Anne, a daughter of James II., but a partisan of William, succeeded him
in 1702 at the age of thirty-seven; she was herself governed by the
Marlboroughs and Mrs. Mashamam--an intelligent woman of humble birth, who
became keeper of her majesty's privy purse. The war which the queen
inherited, and which was called by her name, lasted till the final year of
her reign. Only New England on the north and Carolina on the south were
participants in the fray on this side, and no great glory or advantage
accrued to either. New York was sheltered by the neutrality of the Five
Nations, and Pennsylvania, Virginia and the rest were beyond the reach of
French operations.

The force raised by South Carolina to capture St. Augustine had expected
to receive cannon for the siege from Jamaica; but the cannon failed them,
and they retreated with nothing to show but a debt which they liquidated
in paper. They had better luck with an expedition to sever the Spanish
line of communication with Louisiana; the Spanish and Indians were beaten
in December, 1705, and the neighboring inhabitants along the Gulf
emigrated to South Carolina. Then the French set out to take Charleston;
but the Huguenots were mindful of St. Bartholomew and of the revocation of
the Edict of Nantes, and they set upon the invaders when they landed, and
slew three out of every eight of them. The South Carolinians were let
alone thereafter.

In the north, the French secured the neutrality of the Senecas, but the
English failed to do the like with the Abenakis, and the massacring season
set in with marked severity on the Maine border in the summer of 1703. It
was in the ensuing winter that the Deerfield affair took place; the
crusted snow was so deep that it not only gave the French and Indian war
party good walking down from Canada, but enabled them to mount up the
drifts against the palisades of the town and leap down inside.
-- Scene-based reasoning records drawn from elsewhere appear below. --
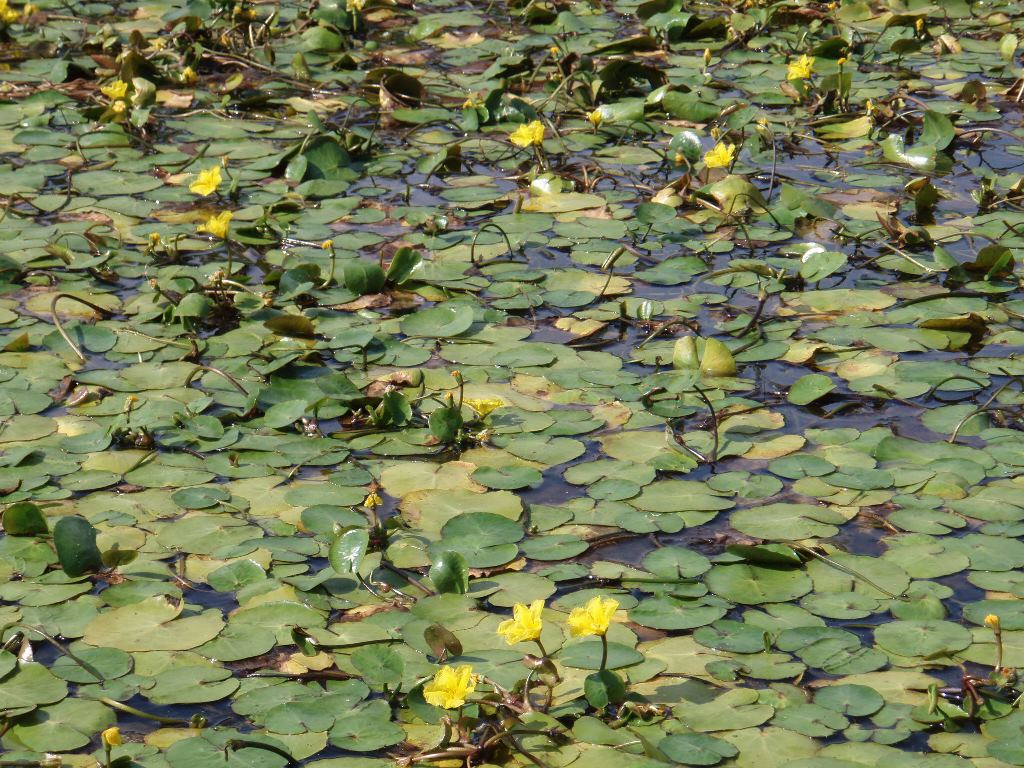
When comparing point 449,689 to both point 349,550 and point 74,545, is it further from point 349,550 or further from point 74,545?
point 74,545

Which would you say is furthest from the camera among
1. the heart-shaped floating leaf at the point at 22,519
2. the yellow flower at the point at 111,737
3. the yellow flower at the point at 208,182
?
the yellow flower at the point at 208,182

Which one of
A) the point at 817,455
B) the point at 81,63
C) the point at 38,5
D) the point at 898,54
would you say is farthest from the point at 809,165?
the point at 38,5

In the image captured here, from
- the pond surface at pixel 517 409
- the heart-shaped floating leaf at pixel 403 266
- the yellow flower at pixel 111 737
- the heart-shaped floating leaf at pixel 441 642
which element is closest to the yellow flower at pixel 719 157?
the pond surface at pixel 517 409

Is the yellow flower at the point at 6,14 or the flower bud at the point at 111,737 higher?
the yellow flower at the point at 6,14

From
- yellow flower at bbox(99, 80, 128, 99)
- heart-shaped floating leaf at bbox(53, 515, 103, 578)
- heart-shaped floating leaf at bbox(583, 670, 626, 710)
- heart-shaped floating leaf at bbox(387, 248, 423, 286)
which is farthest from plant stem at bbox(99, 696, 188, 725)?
yellow flower at bbox(99, 80, 128, 99)

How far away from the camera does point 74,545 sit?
94.6 inches

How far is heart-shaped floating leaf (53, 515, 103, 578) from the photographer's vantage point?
94.4 inches

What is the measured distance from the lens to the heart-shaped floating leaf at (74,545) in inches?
94.4

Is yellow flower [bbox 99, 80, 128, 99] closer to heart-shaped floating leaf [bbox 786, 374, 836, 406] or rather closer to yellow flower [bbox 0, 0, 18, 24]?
yellow flower [bbox 0, 0, 18, 24]

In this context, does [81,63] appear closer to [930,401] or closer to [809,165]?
[809,165]

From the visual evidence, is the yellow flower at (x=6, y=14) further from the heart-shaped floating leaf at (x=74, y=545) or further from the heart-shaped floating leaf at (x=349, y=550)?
the heart-shaped floating leaf at (x=349, y=550)

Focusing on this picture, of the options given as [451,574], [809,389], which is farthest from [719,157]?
[451,574]

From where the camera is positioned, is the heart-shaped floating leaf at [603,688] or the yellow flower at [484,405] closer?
the heart-shaped floating leaf at [603,688]

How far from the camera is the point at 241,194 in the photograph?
4.31m
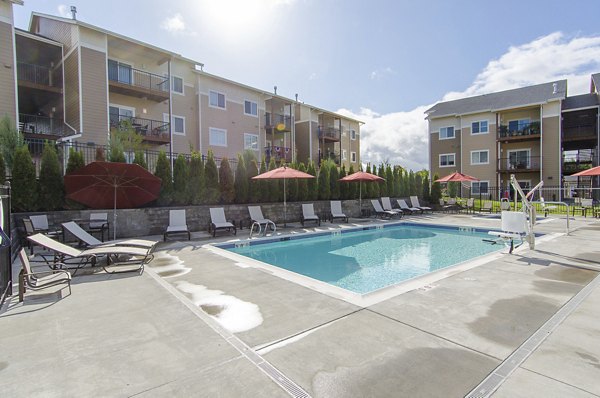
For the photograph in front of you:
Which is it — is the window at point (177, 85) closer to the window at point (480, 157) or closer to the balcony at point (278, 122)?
the balcony at point (278, 122)

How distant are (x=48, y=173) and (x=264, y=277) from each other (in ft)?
28.8

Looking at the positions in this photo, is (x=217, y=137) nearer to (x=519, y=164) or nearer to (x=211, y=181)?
(x=211, y=181)

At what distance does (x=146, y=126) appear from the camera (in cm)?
1967

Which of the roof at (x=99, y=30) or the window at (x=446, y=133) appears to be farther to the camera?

The
sentinels were not on guard that morning, though, warned by the Mohawks,
the people had been looking for the attack all winter long. What is to be
said of these tragedies? When we have realized the awful pang in a
mother's heart, wakened from sleep by that shrill, triumphant yell of the
Indian, and knowing that in a moment she will see her children's faces
covered with the blood and brains from their crushed skulls, we shall have
nothing more to learn from Indian warfare. How many mothers felt that pang
in the pale dawn of that frosty morning in Deerfield? After the war party
had done the work, and departed exulting with their captives, how many
motionless corpses, in what ghastly attitudes, lay huddled in the darksome
rooms of the little houses, or were tossed upon the trodden snow without,
the looks of mortal agony frozen on their features? But you will hear the
howl of the wolves by-and-by; and the black bear will come shuffling and
sniffing through the broken doors; and when the frightful feast is over,
there will be, in place of these poses of death, only disordered heaps of
gnawed bones, and shreds of garments rent asunder, and the grin of
half-eaten skulls. Nothing else remains of a happy and innocent community.
Why were they killed? Had they harmed their killers? Was any military
advantage gained by their death?--They had harmed no one, and nothing was
gained, or pretended to be gained, by their murder: nothing except to
establish the principle that, since two countries in Europe were at war,
those emigrants of theirs who had voyaged hither in quest of peace and
happiness should lie in wait to destroy one another. Human sympathies
have, sometimes, strange ways of avouching themselves.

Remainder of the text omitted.